(Given problem):
Write out the listing below word for word, leaving out the pictures.

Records
......

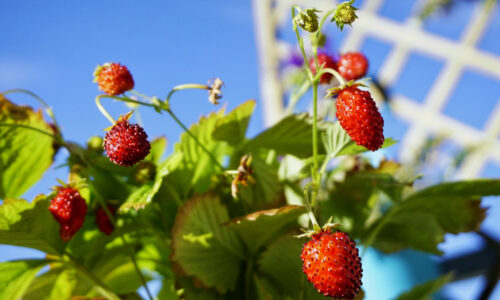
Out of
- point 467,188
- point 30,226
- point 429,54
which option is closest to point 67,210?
point 30,226

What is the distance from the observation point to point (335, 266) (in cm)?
23

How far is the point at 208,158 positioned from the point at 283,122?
2.6 inches

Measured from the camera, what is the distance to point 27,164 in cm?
37

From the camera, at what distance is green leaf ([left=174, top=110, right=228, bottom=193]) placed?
364 millimetres

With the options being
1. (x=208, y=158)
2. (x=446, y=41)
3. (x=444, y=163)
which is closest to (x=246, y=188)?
(x=208, y=158)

......

(Exercise solution):
Out of
- point 467,188
- point 30,226
- point 429,54
which option is closest to point 67,210?
point 30,226

What is the distance from the observation point to point (335, 266) (in cm)?
23

How far is the point at 208,158 positioned from the point at 283,122?
2.6 inches

Measured from the camera, what is the distance to point 27,164 in cm?
37

From the camera, at what distance is green leaf ([left=174, top=110, right=228, bottom=193]) placed?
364 millimetres

With the options being
1. (x=208, y=158)
2. (x=446, y=41)
3. (x=444, y=163)
which is closest to (x=246, y=188)?
(x=208, y=158)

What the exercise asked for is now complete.